The Ocean Race, Den Haag, 15. Juni, 18:33 CEST: Der große Favorit für den Gesamtsieg, 11th Hour Racing Team mit US-Skipper Charlie Enright, wird in einer simplen Backbord-Steuerbord-Situation am direkten Anlieger zur Bahnmarke von Guyot – Team Europe unter Benjamin Dutreux klassisch abgeschossen. Zum Glück wird niemand verletzt, obwohl sich das Bugspriet von Team Europe tief ins Innere der anderen Yacht bohrt, knapp neben die Arbeitsplätze von Skipper und Crew. Nichtsdestotrotz folgenschwer: Beide Teams müssen aufgeben. Besonders pikant: Die US-Amerikaner hatten dem europäischen Team nach dessen Mastbruch ihren Ersatzmast fürs Comeback zur Verfügung gestellt.
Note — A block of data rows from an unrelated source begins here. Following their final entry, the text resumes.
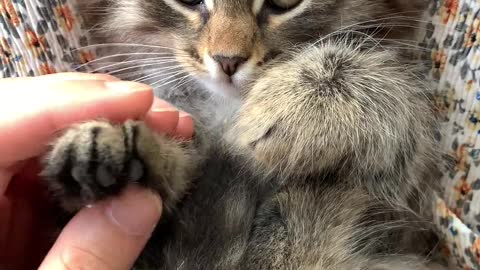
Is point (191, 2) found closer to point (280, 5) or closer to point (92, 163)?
point (280, 5)

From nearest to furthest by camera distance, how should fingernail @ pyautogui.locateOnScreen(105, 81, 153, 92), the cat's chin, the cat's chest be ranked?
fingernail @ pyautogui.locateOnScreen(105, 81, 153, 92)
the cat's chest
the cat's chin

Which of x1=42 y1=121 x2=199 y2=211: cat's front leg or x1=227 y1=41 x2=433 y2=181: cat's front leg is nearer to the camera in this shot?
x1=42 y1=121 x2=199 y2=211: cat's front leg

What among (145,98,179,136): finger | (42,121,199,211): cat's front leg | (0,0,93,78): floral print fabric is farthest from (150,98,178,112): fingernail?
(0,0,93,78): floral print fabric

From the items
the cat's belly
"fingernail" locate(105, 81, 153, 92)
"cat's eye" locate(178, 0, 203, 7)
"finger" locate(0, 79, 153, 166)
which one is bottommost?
the cat's belly

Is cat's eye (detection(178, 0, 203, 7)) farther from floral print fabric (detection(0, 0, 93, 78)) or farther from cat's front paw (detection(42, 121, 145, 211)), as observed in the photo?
cat's front paw (detection(42, 121, 145, 211))

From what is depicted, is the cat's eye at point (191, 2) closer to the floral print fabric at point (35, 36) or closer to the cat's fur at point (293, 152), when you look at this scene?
the cat's fur at point (293, 152)

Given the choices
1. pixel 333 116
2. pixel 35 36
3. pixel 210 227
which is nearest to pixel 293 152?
pixel 333 116

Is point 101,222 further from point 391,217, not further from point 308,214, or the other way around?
point 391,217

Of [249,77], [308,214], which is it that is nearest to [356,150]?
[308,214]
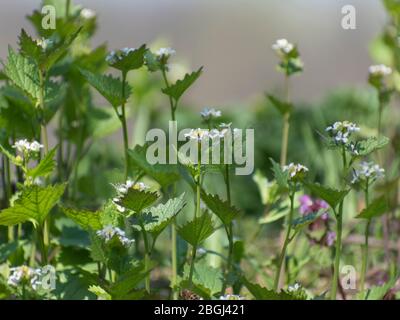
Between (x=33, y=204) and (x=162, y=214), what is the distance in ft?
0.55

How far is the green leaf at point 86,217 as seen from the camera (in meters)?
1.06

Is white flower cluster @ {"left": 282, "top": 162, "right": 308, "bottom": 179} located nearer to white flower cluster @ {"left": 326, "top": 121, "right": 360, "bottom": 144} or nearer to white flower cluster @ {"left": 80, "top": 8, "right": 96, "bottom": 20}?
white flower cluster @ {"left": 326, "top": 121, "right": 360, "bottom": 144}

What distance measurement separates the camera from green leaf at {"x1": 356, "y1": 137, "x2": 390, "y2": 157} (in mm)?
1067

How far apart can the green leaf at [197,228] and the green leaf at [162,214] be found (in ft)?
0.08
Szenenwechsel auf den Lake Michigan. Letzter Tag der ersten Station in der vierten Auflage der SailGP-Series vom 16./17. Juni vor dem Navy Pier in Chicago. Das große Finale der besten drei F50-Katamarane – der Gesamtsieger der letzten Serie, Tom Slingsby aus Australien, Peter Burling aus Neuseeland und Phil Robertson aus Kanada – ging bei nervenzerfetzenden 3–4 Knoten mit einem Sieg der neuseeländischen Crew zu Ende. Die sonst rasant foilenden Ungetüme bewegten sich schneckengleich um den Kurs, Leichtwindsegeln der reinsten Sorte, Crewmitglieder vorne am Schwimmer, die Fock mit der Hand fast direkt am Schothorn haltend.

Was wir daraus lernen? Grundsätzliches ist selbst bei Veranstaltungen dieser Güte oftmals entscheidend. Regel 10 (ehemals: „Backbord vor Steuerbord“, jetzt „Boot mit Wind von Backbord muss sich freihalten“) bekommen wir von Beginn an eingebläut – schau unter dem Großbaum, hinter der Fock, um den Code Zero herum, wenn du mit Wind von Backbord fährst. Und trotzdem passiert auch bei Spitzenereignissen ein massiver Fehler. Bei 3–4 Knoten rausdümpeln, um in Ufernähe ein paar Trainingsstunden zu absolvieren, scheint uns oft verschwendete Zeit zu sein. Und trotzdem werden auch bei solchen Bedingungen Spitzenevents durchgeführt und entschieden.

Daher: vorwärts zurück zu den Grundlagen – auch für die Besten.